Some Examples of Things You Can Build with Squared Lumber
The list of things you can go on to build once you’ve squared your wood is basically endless but here are some common items that you’ll be able to make relatively easily.
- Shelving units and cabinets
- Benches of all different kinds: park benches, workbenches, garden benches – the world is your oyster!
- Simple chairs and barstools
- Any number of different coffee table designs
- Storage boxes and chests
What you’re able to make will obviously depend on the type, thickness, quantity and length of squared wood you have, but once you know the basics of using a table saw to square lumber, you’ll be able to square different dimensions of wood.

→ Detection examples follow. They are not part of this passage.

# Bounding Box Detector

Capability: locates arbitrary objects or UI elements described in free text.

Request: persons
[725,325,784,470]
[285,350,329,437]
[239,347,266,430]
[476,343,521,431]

Alternatives for Squaring Lumber
Although using a table saw to square lumber works perfectly well, this isn’t necessarily the preferred tool for the job. Most of the time, squaring lumber is done using the following:
- A jointer is a carpentry power-tool used for planing wood, making flat surfaces along its lengths.
- Also commonly used for squaring boards.
- More specifically built for this kind of work than a table saw and therefore more commonly used.
- Also known as a thickness planer, these machines trim wood to a consistent thickness throughout.
- Planers can also make boards flat by removing uneven or rough surfaces.
- A bandsaw can sometimes be used for squaring lumber edges, but the quality of the finish will depend largely on the type of wood used, and the thickness and stability of the bandsaw blade.
- Where possible, you want to use a blade that is both thin and stable in order to get the smoothest, most precise cut.
- Not generally considered a good option for squaring but where there’s a will, there’s a way!
Hand Plane and Hand Saw
- This combination of hand tools is the most old-school way of squaring lumber and is a lot more effort than using power tools (obviously).
- It takes a lot of practice to use them correctly and hone your technique to ensure appropriately squared wood.
- Very satisfying when you get it right!
- More affordable than high-end power tools.
On a Balance
Even without a full range of carpentry power tools, you’ll still be able to make beautiful and functional furniture using your table saw. Table saws are perfectly capable of squaring and planning lumber, and with a little practice, the process will feel like second nature to you!
It’s important to understand all the different functions your table saw can offer as this will save you running out to buy more tools every time a different project crops up. If you want to save the headache and some money, get to fully know your table saw and make it work for you!
You’ve also seen the importance of squaring wood in the first place so the next time you see a chunk of wood whilst on a walk and think to yourself “could I make a killer coffee table out of that?” consider the practicalities of working with rough wood and instead ask yourself “can I square that with my table saw?”
If the answer is no, maybe leave the wood alone.